## Records for processing
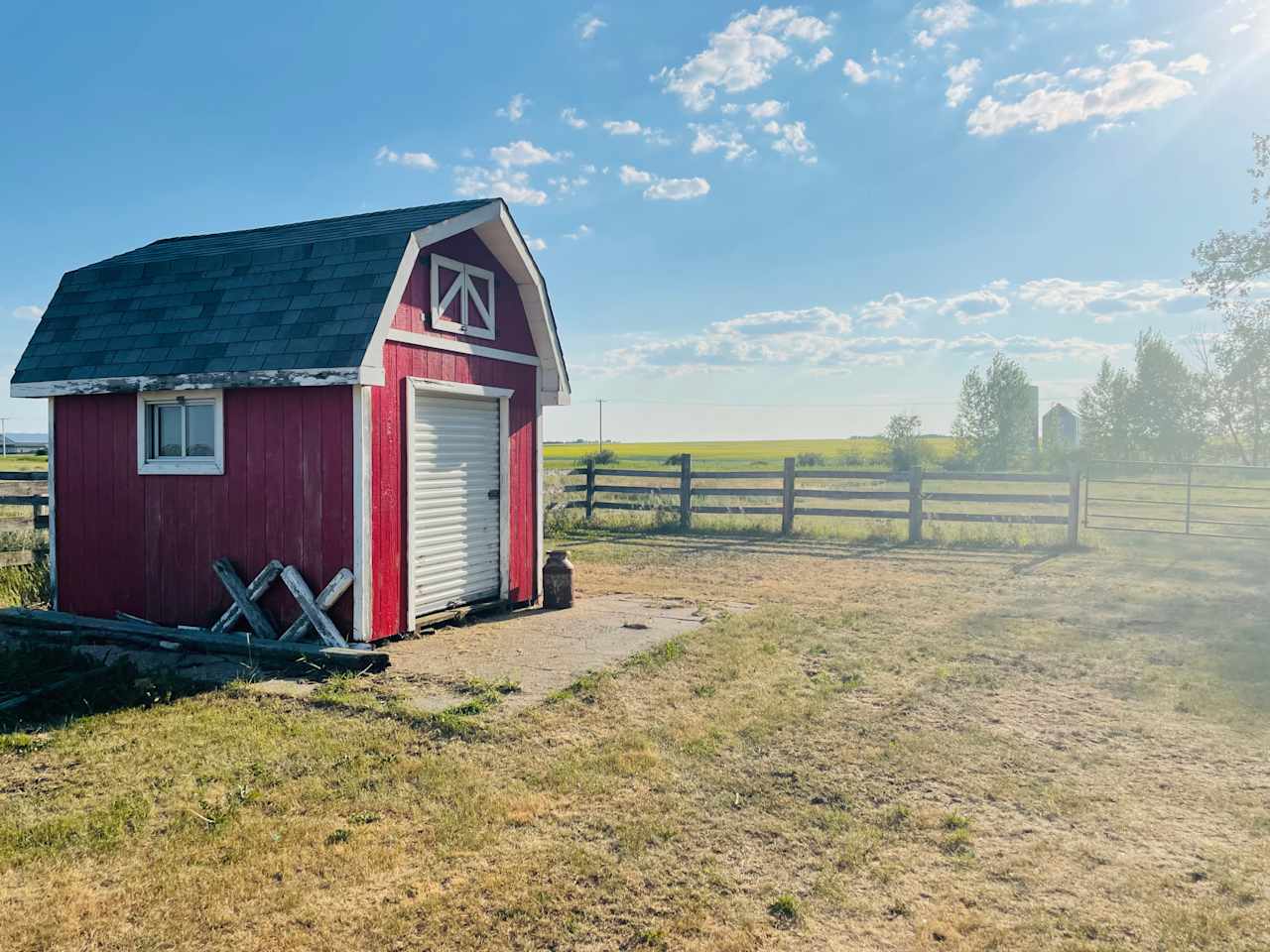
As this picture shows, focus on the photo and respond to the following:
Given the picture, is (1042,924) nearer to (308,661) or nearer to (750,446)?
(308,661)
---
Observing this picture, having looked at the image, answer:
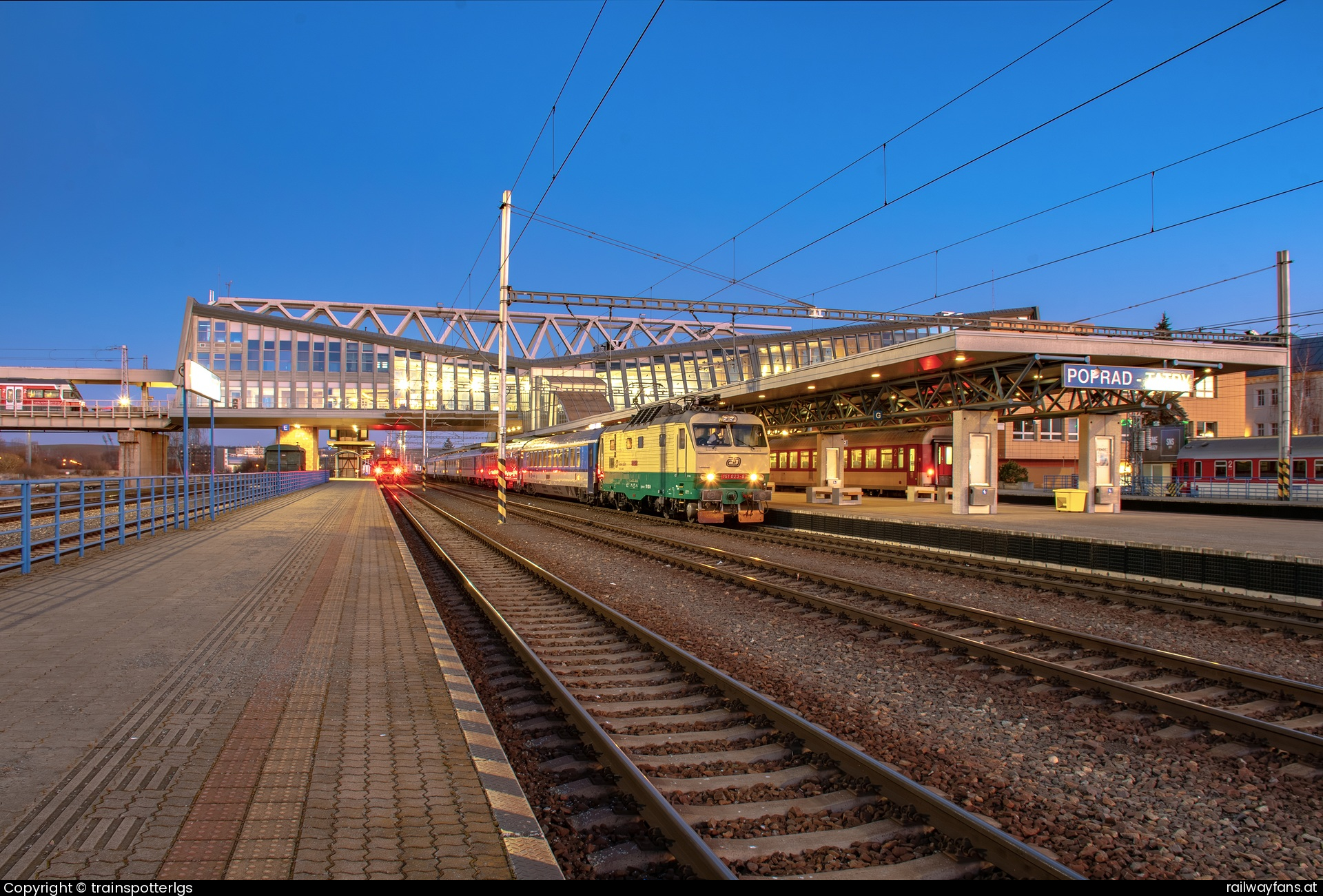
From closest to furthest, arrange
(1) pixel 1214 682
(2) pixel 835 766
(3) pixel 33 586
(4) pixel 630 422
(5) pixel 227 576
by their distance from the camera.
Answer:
==
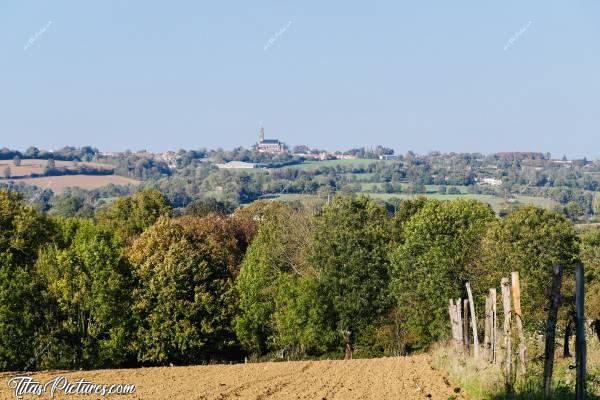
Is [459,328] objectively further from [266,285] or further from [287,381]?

## Required task
Gather each line above that contains the word "this", and copy those lines out. Case counts, so a match must have the same capital and lowercase letters.

## Completed exercise
As this picture shows, focus on the photo and respond to the following:
Observing this picture, having looked at the image, answer:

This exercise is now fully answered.